We’re essentially bringing a Web AdWords model to the real world. The formats are impression-based and only cost on a task or visit basis and for me that’s great because you’re only talking about, “How do you get more foot traffic or broadcast this message to people around my store or restaurant?” And I think in an ever-growing mobile world, that’s what people want to see more than anything else. Not so much messaging when they’re at home on their computer but when they’re out and about searching for something or when they’re looking for a great place for lunch. And if they’re advertising, that restaurant would know that they were driven in from a Foursquare ad.

How will Microsoft’s recent $15 million data licensing deal affect your reach?

That was a great validation for us, and obviously we talked to a ton of different partners. It was nice to see Microsoft was interested in building the data capabilities of Foursquare into the suite of their products, which you can expect to see hopefully in the near future with their mobile OS, Bing and things like that. We’ve had a lot of other folks reach out about the validity of that data for its open API and 50 million places in our system. They say, “There’s no way to get this data better or fresher, and we would love to use that data to power our search and discovery experience.” That was helped dramatically by Microsoft choosing Foursquare to power their apps and operating systems and hardware.

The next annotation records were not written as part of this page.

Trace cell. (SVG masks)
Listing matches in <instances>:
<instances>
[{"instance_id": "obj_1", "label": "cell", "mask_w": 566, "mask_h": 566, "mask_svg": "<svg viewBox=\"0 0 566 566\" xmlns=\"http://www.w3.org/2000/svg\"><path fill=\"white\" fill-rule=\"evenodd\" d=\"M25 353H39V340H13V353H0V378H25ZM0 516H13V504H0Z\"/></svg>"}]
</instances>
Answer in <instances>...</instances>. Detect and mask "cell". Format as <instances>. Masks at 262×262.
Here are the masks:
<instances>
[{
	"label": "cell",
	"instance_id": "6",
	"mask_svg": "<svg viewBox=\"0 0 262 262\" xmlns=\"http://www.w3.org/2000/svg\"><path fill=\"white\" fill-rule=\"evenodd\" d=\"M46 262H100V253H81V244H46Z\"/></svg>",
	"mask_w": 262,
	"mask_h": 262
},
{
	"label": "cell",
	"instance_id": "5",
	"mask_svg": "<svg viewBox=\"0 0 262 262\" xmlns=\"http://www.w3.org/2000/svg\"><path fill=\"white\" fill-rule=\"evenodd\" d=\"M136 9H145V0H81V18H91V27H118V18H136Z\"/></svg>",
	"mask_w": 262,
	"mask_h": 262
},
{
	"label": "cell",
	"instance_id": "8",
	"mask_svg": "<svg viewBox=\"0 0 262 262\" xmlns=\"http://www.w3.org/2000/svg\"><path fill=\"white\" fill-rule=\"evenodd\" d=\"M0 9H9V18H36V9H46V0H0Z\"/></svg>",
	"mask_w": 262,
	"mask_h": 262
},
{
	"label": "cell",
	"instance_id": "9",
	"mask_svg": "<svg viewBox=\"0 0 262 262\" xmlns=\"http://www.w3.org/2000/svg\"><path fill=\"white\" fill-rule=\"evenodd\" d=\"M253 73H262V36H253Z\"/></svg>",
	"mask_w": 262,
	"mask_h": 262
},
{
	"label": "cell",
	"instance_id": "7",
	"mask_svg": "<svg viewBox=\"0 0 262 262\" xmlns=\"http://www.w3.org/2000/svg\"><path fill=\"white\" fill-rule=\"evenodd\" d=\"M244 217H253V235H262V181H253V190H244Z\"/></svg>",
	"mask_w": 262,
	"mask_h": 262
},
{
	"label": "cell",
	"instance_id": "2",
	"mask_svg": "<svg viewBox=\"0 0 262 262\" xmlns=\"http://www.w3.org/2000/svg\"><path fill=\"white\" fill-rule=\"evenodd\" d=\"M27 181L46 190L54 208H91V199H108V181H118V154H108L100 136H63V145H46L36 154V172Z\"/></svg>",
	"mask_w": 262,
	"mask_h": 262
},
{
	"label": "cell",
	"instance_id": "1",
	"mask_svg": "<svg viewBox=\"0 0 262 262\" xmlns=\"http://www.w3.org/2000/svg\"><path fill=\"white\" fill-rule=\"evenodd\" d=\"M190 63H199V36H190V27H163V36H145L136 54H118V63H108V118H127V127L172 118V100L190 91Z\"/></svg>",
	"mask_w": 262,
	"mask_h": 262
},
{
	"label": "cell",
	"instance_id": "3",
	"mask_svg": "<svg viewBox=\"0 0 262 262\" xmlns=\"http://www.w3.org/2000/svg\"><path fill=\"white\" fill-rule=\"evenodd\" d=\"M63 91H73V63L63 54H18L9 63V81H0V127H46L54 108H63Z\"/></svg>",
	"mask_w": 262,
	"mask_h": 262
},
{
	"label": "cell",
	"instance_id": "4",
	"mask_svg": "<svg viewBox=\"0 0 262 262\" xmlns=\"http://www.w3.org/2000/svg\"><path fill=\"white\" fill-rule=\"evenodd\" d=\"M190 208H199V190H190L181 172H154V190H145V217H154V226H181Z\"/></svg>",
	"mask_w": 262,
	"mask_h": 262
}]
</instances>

Publisher premium inventory continues to be a challenge in Latin America. How is your data differentiated?

I run something at Foursquare called the Foursquare Audience Network, leveraging our entire audience and activity history into the DSP world ourselves. To be super clear, we don’t resell that data to anybody. I actually operate a trading desk seat at Foursquare and have a team of folks who do that, but it’s really the best way to leverage 100% first party, registration-based location data on where somebody has checked in to speak to them and message to them.

How will you tailor messaging?

We have in-app ad units – the place-based advertising – and then we leverage that to reach them outside of Foursquare with mobile, display, video and even social leveraging that Foursquare Audience network, to speak to consumers about things they really did. If a brand or agency wants to talk about a new sports drink for people to go to the gym or to yoga, there’s a difference between someone who reads about it on a blog and someone who gets up early in the morning to run or who goes to yoga three times a week. And that’s a very important part of our story, and something IMS will bring to market.

Talking futures of Foursquare Ads Latin America, what’s the plan?

There are so many people who use the mobile phone as their primary device. In Latin America, it’s mobile-first and mobile always. There is a different pattern of behavior with people accessing mobile sites and apps. [This] speaks to the core of Foursquare, which has always been mobile first. In the US, you hear people talking a whole bunch of different mediums, but in Latin America, everyone has a phone and that’s their primary computer. The [World Cup coming up] is a big event for brands and advertisers, but I think we’re in it for the long haul with IMS. So we’re bringing these ad units to market late spring early summer, but we are committed to the region long after.